Return every one of the records below verbatim, with no changes.

-*-

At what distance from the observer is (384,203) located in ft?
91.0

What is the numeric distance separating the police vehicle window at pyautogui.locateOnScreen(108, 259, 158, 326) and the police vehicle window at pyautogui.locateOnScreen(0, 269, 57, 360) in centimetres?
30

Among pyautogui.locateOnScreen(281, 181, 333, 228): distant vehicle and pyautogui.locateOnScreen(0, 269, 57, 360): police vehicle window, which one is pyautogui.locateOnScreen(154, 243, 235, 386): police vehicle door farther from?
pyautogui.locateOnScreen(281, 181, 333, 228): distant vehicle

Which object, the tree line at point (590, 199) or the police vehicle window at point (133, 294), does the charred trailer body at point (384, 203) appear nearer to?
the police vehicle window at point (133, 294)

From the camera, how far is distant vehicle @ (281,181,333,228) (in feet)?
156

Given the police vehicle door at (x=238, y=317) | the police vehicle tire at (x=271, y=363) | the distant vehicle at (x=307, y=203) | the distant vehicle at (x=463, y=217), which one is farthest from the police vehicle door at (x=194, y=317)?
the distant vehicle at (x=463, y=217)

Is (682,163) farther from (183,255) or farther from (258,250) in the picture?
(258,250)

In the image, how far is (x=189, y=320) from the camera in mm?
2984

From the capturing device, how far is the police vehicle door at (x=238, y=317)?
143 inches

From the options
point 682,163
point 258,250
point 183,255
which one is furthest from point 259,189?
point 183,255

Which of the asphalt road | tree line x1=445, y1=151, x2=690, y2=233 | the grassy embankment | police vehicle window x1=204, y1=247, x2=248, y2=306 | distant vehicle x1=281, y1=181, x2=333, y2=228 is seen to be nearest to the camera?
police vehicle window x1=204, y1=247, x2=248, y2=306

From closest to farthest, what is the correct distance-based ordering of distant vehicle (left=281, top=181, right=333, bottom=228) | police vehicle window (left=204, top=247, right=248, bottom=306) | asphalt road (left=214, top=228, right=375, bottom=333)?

-*-

REPLY TO THE EXERCISE >>
At what distance from the observer is (384,203) located in ft?
91.0

What is the numeric distance separating the police vehicle window at pyautogui.locateOnScreen(108, 259, 158, 326) and the police vehicle window at pyautogui.locateOnScreen(0, 269, 57, 360) in centimetres?
30

Among pyautogui.locateOnScreen(281, 181, 333, 228): distant vehicle and pyautogui.locateOnScreen(0, 269, 57, 360): police vehicle window, which one is pyautogui.locateOnScreen(154, 243, 235, 386): police vehicle door farther from?
pyautogui.locateOnScreen(281, 181, 333, 228): distant vehicle

Which object, the tree line at point (590, 199) or the police vehicle window at point (133, 294), does the charred trailer body at point (384, 203) appear nearer to?
the police vehicle window at point (133, 294)

From the camera, how far is distant vehicle @ (281,181,333,228) (in feet)?
156

Given the police vehicle door at (x=238, y=317) | the police vehicle tire at (x=271, y=363) | the distant vehicle at (x=307, y=203) | the distant vehicle at (x=463, y=217), which one is farthest from the police vehicle door at (x=194, y=317)?
the distant vehicle at (x=463, y=217)

Is (682,163) farther from (183,255) or farther from (258,250) in the picture?
(258,250)

In the image, how far is (x=189, y=320) from the camera in mm?
2984

From the capturing device, how far is the police vehicle door at (x=238, y=317)?
143 inches

From the options
point 682,163
point 258,250
point 183,255
which one is furthest from point 259,189?
point 183,255

Which of the asphalt road | tree line x1=445, y1=151, x2=690, y2=233 | the grassy embankment | police vehicle window x1=204, y1=247, x2=248, y2=306 | distant vehicle x1=281, y1=181, x2=333, y2=228 is seen to be nearest to the camera?
police vehicle window x1=204, y1=247, x2=248, y2=306

From closest to farthest, what is the correct distance-based ordering of distant vehicle (left=281, top=181, right=333, bottom=228) | police vehicle window (left=204, top=247, right=248, bottom=306) | asphalt road (left=214, top=228, right=375, bottom=333)?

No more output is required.